Ne temiz bir çevreye çözüm ne de yoksulluğa çare olmasa da bir çaba, iyi niyetli bir çaba demek ki, oluyormuş. Kirletilmiş çevrenin de sorumlusunu unutmadan, pansuman tedaviler derde çare olup olmadığı bir yerde dursun. Muhalefet partili belediyeler yapınca iyi iktidar belediyeleri yapınca mı kötü? Halk ekmeğe muhtaç olmuş. Muhalefet belediyesi ‘Komşu Kart’ demiş güzel güzel de işi yürütüyor. Beykoz Belediyesi gibi ‘Ekmeğini Çöpten Çıkar’ gibi utanmaz sloganlar kullanmamış. Beykozlular biriktirdiği çöpleri elinde taşıyıp belli noktalara götürecek ve 1 tane ekmeğini alacak. Muratpaşa Belediyesi sokak sokak, kapı kapı dolaşarak nitelikli atıkları toplarken ‘Komşu Kart’a ederi kadar yükleme yapacak.

Çöp toplama da bile ayrışıyorlar. HDP'li Diyarbakır Belediyesi dağıttığı sosyal yardımları komşuya sezdirmeden evlerine kadar götürüyordu.
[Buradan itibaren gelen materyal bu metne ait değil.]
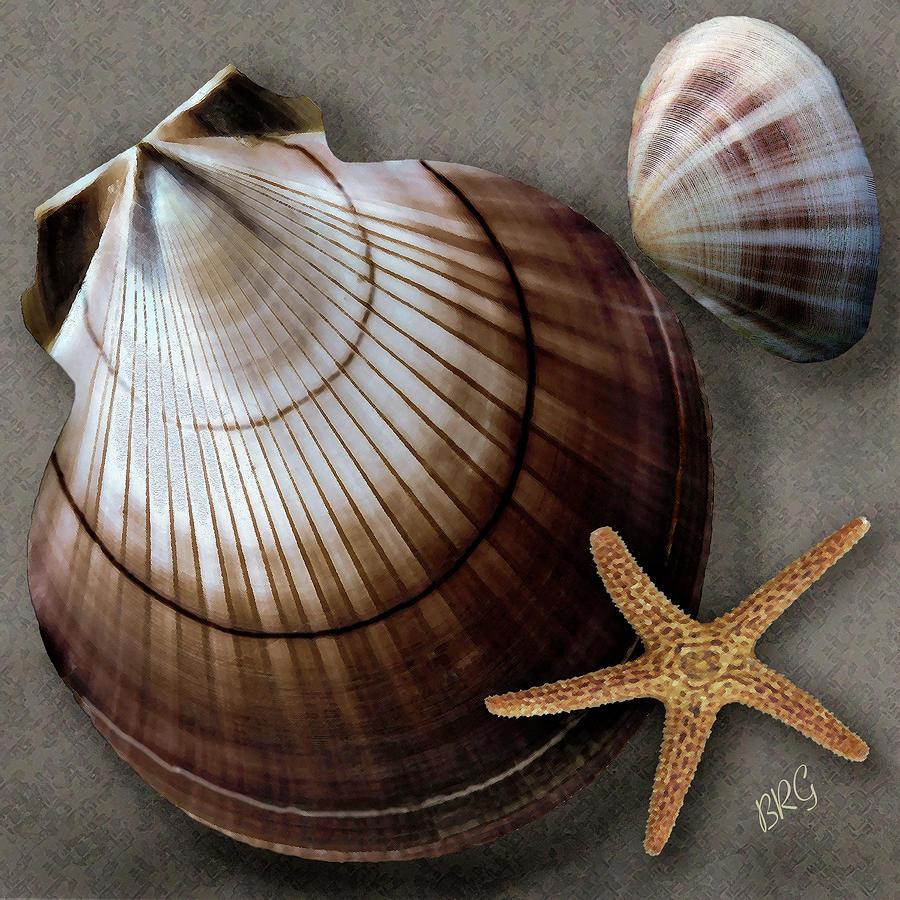Seashell Photograph - Seashells Spectacular No 38 by Ben and Raisa Gertsberg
Onu bile çok görmüşlerdi.

Emekçi ekmeğini taştan çıkarır. Bundan gocunmaz utanmaz. Utanması gerekenler bugün halkı işsizlikle açlıkla imtihana zorlayanlardır.
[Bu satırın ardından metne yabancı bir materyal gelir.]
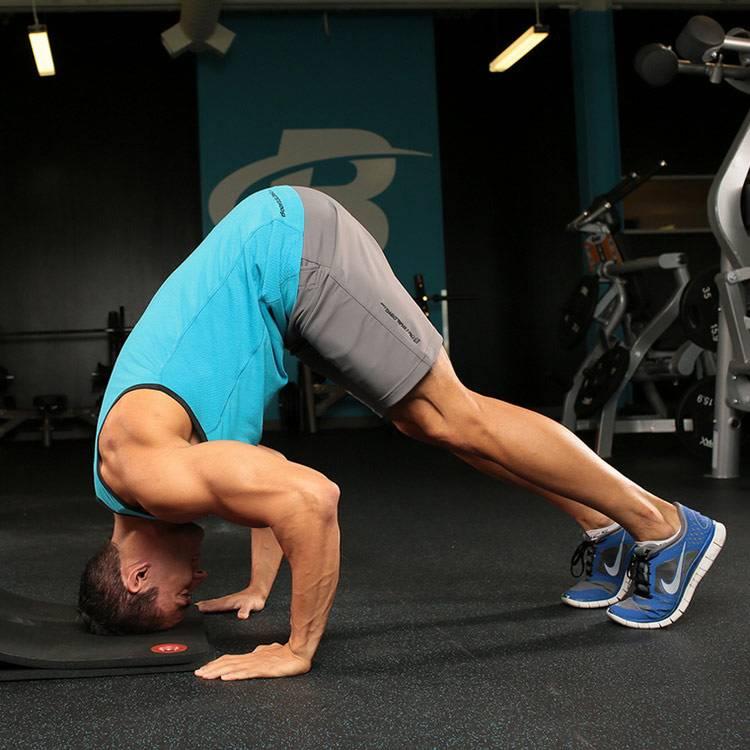 Как накачать мышцы шеи: рекомендации по работе с шейными мускулами, упражнения и программа для тренировок дома и в зале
"Ekmek elden" yaşayanlar zaten bildiğimiz fırında, markette satılan ekmeği yemiyorlar, tanımıyorlar. Kilo neyim yapıyormuş. Onların neler yediğini biz bilmeyiz ama duyarız. Bizim sağlığımıza da önem verenler kimi tarifler de bulunurlar.
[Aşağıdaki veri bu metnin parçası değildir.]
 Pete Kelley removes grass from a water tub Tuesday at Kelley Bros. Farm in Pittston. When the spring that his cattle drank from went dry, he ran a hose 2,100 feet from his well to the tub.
Öbür dünyaya havale edenler, öbür dünyanın korkusunu yayanlardan, halk bu dünyada hesap sormadan daha çok bize “Ekmeğini Çöpten Çıkar” diyecekler. Arkalarında atlastan elbiseler, zenginlikleri hormonlu, dövize endeksli mevduatları, yatları, katlarının yanında kibirleri, zalimlikleri, küstahlıkları da işin cabası. Bu dünyada kısa çöp uzun çöpten hakkını alacak. Birleştiklerinde örgütlendiklerinde güçlü olan işçiler emekçiler bir bütün olarak halkı sürüklendikleri yoksulluktan, baskılardan da kurtulacak. Bir kurtarıcı yok! Halkın fedailiğine soyunanlar yalan söyleme yarışında. Halkın, ezilenin fedaisi kendisidir, örgütlü gücüdür. Her bir emekçi bir kum tanesi olarak kaldığı sürece bu devran böyle devam edecek taa ki her taneciği birbirine yapıştıran tutkal güç olan örgütlenmeyi başardığında , tek yürek olduğunda, sömürücü sınıf ve onların sözcüleri ‘çırılçıplak’ kaldıklarında yepyeni bir dünya mümkün olacak.

Ama daha önce zamlara, yoksulluğa ve baskılara karşı bu 1 Mayıs'ta alanlara çıkmak "yahşi" olacak.